-------- TEXT BLOCK --------

Shortly thereafter, Ms. Schapiro endorsed the importance of a CAT and the intention of the SEC to implement one. It took three years, until last month, for the agency to announce a CAT. Unfortunately, I agree with SEC commissioner Elisse B. Walter that the result is "disappointingly weak."
In August 2010, I wrote the SEC again. This time I proposed a comprehensive review of the market structure issues that had accompanied HFT's rapid evolution. I requested an independent zero-based regulatory review of a broad range of market structure issues, "analyzing the current structure from the ground up before piecemeal changes built on the current structure increase the potential for execution unfairness." My proposal included eight pages of possible market structure solutions.
A month later, speaking before the Economic Club in New York, Ms. Schapiro endorsed a comprehensive investigation of market structure issues, saying:
We must carefully consider whether our market structure rules have kept pace with the new trading realities... The important questions are to what extent is our structure meeting or failing to meet its goals of fair, efficient and transparent markets, and how can we modify the structure to preserve the advantages and eliminate the flaws?
"Answering these questions," she said, "will not be easy, but I do know this: hard and careful work to strengthen our equity market structure will bring important dividends to investors, companies, and the economy as a whole."

-------- DATASET CONTENT --------

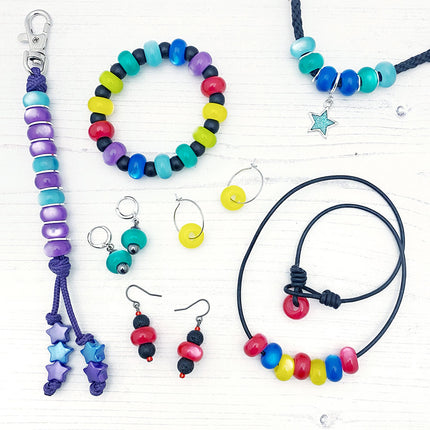 14mm Resin Cats Eye Donut Bead jewellery examples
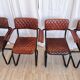 Set of 4 Vintage Quilted Leather Dining Chairs: Black Metal Base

--------

WORK INSTRUCTIONS ->
1. In the passage on SEC market structure, which groups does Ms. Schapiro say will receive important dividends from strengthening equity market structure?
2. Write a continuation of the passage on SEC market structure, picking up right after its last sentence.

RESPONSES BY TASK ->
1. Investors, companies, and the economy as a whole.

2.
Two years later, it remains a good speech. Nothing resembling a truly zero based, comprehensive investigation has been presented.
Part of the blame for this must go to the current House of Representatives, which not only opposes virtually any new Wall Street regulations but has actually proposed cutting SEC funding by $200 million.
Thomas Joyce, Knight Capital Group's CEO, has for years been a leader in the fight against any regulation of HFT. Defending his firm's fiasco on Bloomberg Television, he said, "You cannot keep people from doing stupid things. That is what happens when you have a culture of risk."
Really? The fact that people do stupid things in a culture of risk is the very reason I have been fighting for at least a basic understanding of the effects HFT has had on our markets. The markets don't belong only to people like Mr. Joyce; they should and must belong as well to individual investors. Congress and the regulators must recognize that action is long overdue.